Metal–organic frameworks (MOFs), crystalline coordination polymers constructed from metal ions (or clusters) and organic ligands, have emerged as a highly versatile class of porous materials due to their well-defined pore architectures, large surface areas, and tunable chemical functionalities. Unlike conventional porous supports such as silica gels or polymeric resins, MOFs can be rationally designed at the molecular level, allowing precise control over pore size, geometry, and surface chemistry. Owing to these features, MOFs have been widely studied for applications in gas adsorption and separation, catalysis, sensing, and, more recently, as functional stationary phases in liquid chromatography.

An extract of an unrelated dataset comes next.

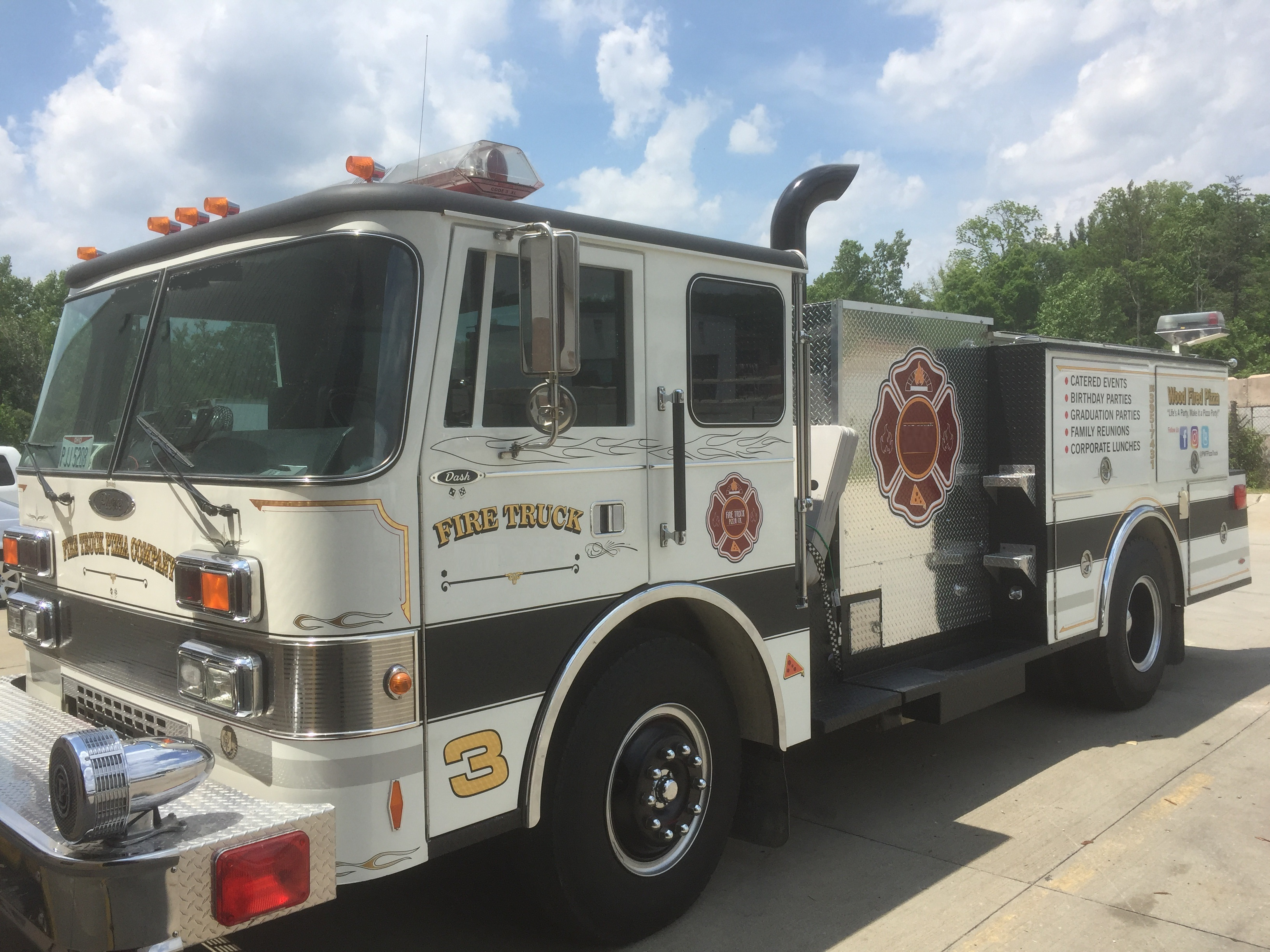 Food Sale: Fire Engine Food Truck W/ Pizza Oven! $65k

In high-performance liquid chromatography (HPLC), the utilization of MOFs as stationary phases offers an opportunity to introduce molecular-recognition capability into separation media. However, several challenges hinder their practical use. When crystalline MOF particles are packed into columns, heterogeneity in particle size and morphology, poor packing density, and irregular flow channels lead to nonuniform flow distribution, increasing back pressure and decreasing separation efficiency. ,,, In addition, the fundamental mechanisms of analyte retention in MOF-based stationary phases are still insufficiently understood. Multiple factors, such as pore accessibility, π–π stacking, hydrogen bonding, dipole–dipole interactions, and framework flexibility, can contribute to retention, but their relative roles remain unclear. ,

Among various MOFs, a subnanoporous [Zn2(1,4-ndc)2 ted] n framework (hereafter referred to as Zn-NDC; ndc = 1,4-naphthalenedicarboxylate, ted = triethylenediamine) has attracted particular attention. Uemura and co-workers demonstrated that Zn-NDC can discriminate poly­(ethylene glycol) (PEG) chains based on subtle differences in their terminal structures and polarities through selective insertion into the nanochannels. This finding opened the possibility of using Zn-NDC as a stationary phase capable of precise molecular recognition. Most recently, Matsubara et al. reported the fabrication of Zn-NDC-based separation columns and demonstrated molecular recognition for linear polymers with closely related terminal structures. These works underline the potential of Zn-NDC as a tunable, selective stationary phase for a polymer and small-molecule separations in HPLC.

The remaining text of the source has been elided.